- [Supplied records]
# # #

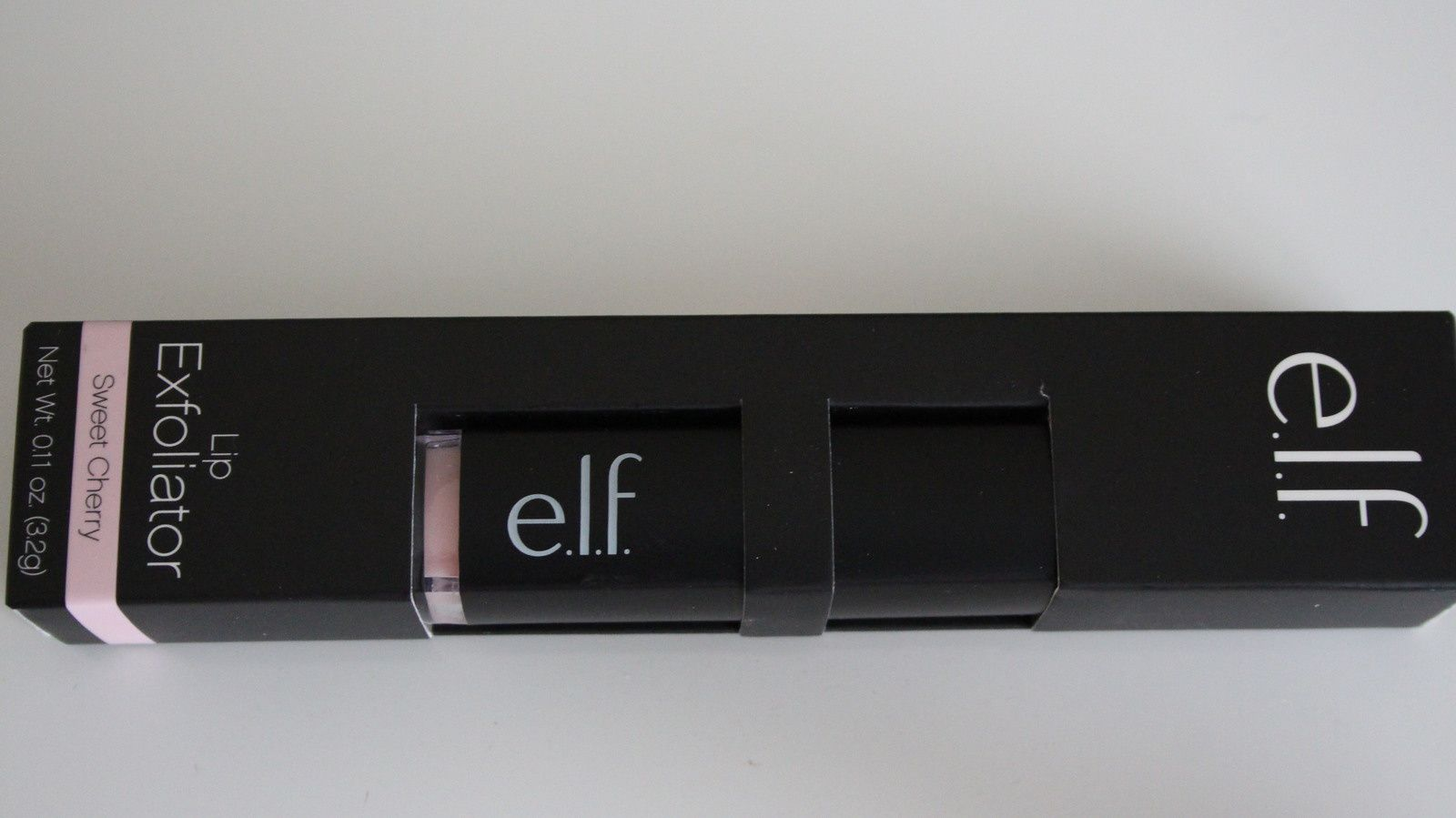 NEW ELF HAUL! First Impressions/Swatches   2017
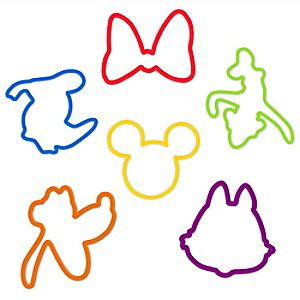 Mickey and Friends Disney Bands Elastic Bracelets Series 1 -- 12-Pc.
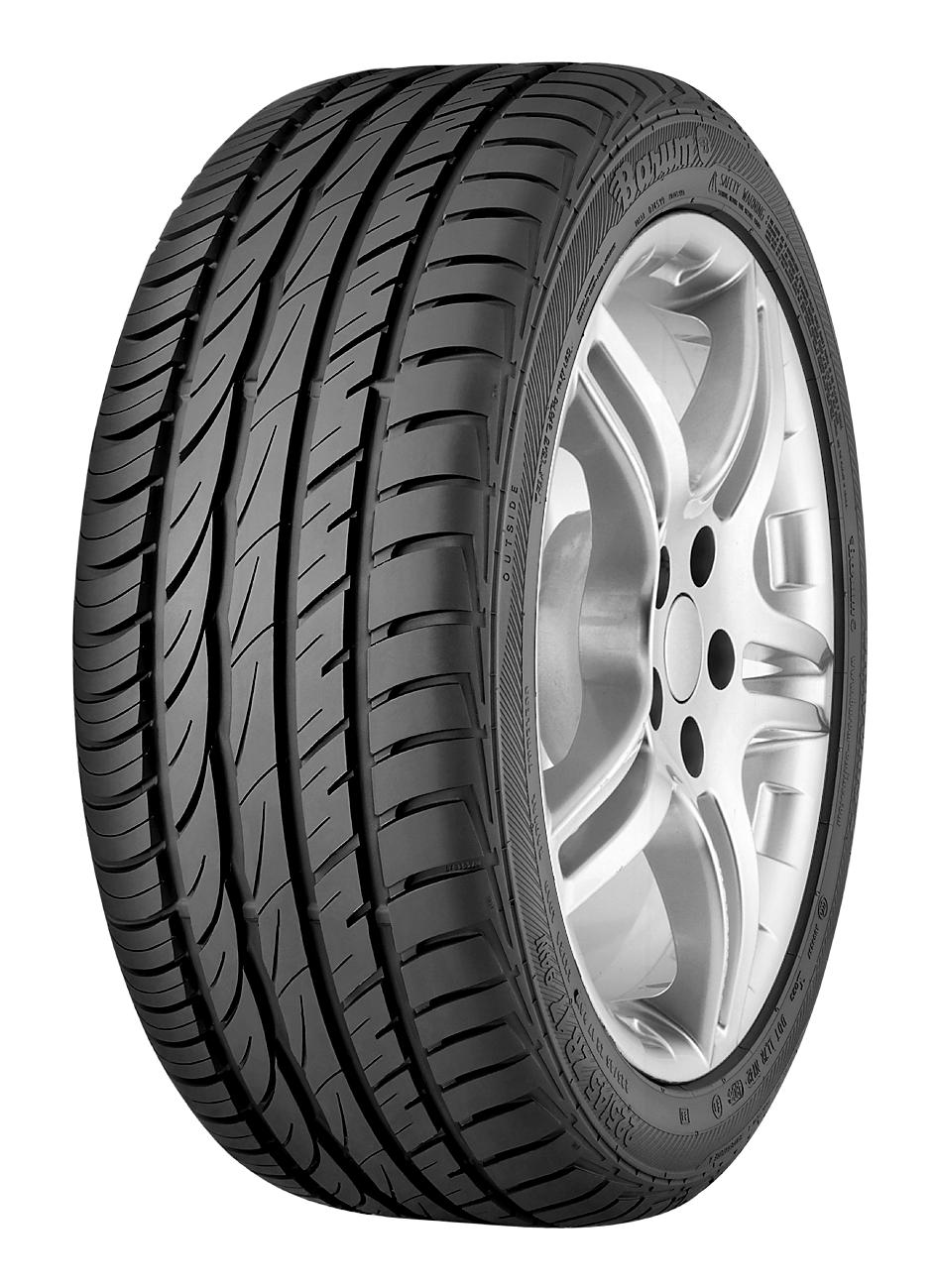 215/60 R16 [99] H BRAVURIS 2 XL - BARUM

# # #

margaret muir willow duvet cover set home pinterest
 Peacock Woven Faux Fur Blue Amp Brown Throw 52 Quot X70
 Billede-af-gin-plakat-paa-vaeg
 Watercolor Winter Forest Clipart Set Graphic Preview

# # #

- [Exercise]
Reproduce exactly the lines above starting at the line containing "NEW ELF HAUL!" and ending at the line containing "215/60 R16 [99] H BRAVURIS 2 XL - BARUM", including both, but not the pictures.

- [Answer area]
 NEW ELF HAUL! First Impressions/Swatches   2017
 Mickey and Friends Disney Bands Elastic Bracelets Series 1 -- 12-Pc.
 215/60 R16 [99] H BRAVURIS 2 XL - BARUM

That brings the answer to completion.